### Consigne
Ces affirmations concordent-elles avec la lettre ? Répondez par oui ou par non et citez entre guillemets les mots qui tranchent : 1. L'auteur doute que Madame Leckher ait le droit de publier les lettres sans autorisation. 2. M. Gallimard se trouve en ce moment à Paris. 3. L'auteur sait dans quelle langue est écrit le livre de Mme Leckher.

### Texte proposé

====================

Je doute fort que Madame Leckher ait droit de publier ces lettres sans votre autorisation, ainsi qu'elle le prétend. D'ordinaire il faut, pour toute publication de ce genre le double consentement de celui qui a écrit la lettre et de celui à qui la lettre est adressée (ou de ses héritiers) et je pense que vous pouvez mettre opposition. Je consulterai M. Gallimard à ce sujet si vous le désirez ; malheureusement ni lui ni moi n'est à Paris pour le moment.
Je ne sais dans quelle langue est écrit le livre que Mme L[eckher] se propose de faire éditer ; je pense et j'espère pour elle que ce n'est pas en français, car les lettres d'elle que vous me communiquez sont bien peu rassurantes, et elle s'y montre complètement ignorante et illettrée.
J'estime que, s'il n'y a rien à espérer d'elle, il n'y a non plus rien à craindre.
Veuillez croire, chère Madame, à l'assurance de mon cordial dévouement.
André Gide »

====================

### Données fournies

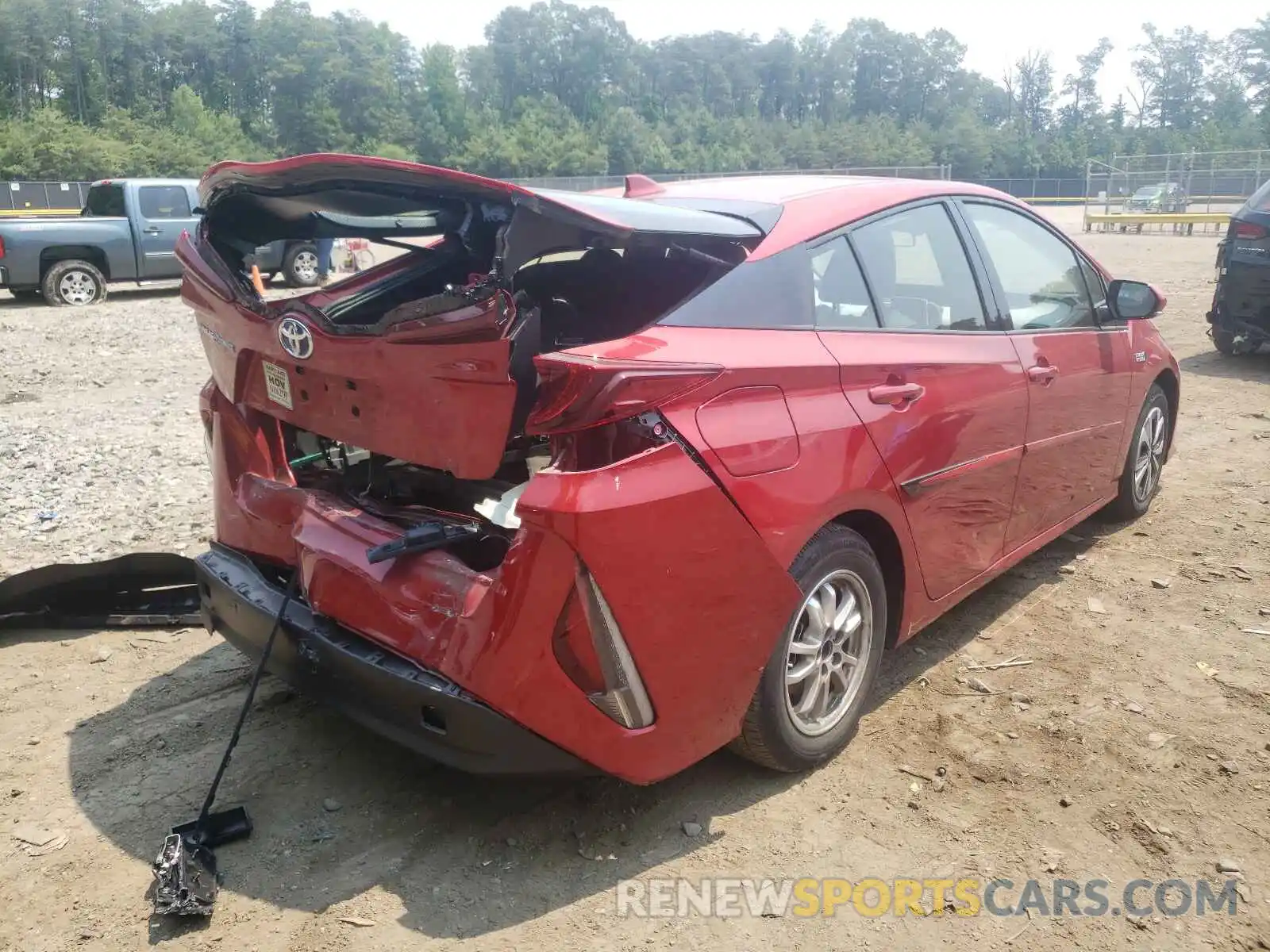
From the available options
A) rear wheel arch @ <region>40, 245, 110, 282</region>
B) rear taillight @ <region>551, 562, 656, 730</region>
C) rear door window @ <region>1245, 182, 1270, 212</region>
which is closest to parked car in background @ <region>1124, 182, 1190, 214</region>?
rear door window @ <region>1245, 182, 1270, 212</region>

====================

### Réponse
1. Oui : « Je doute fort que Madame Leckher ait droit de publier ces lettres sans votre autorisation »
2. Non : « ni lui ni moi n'est à Paris pour le moment »
3. Non : « Je ne sais dans quelle langue est écrit le livre »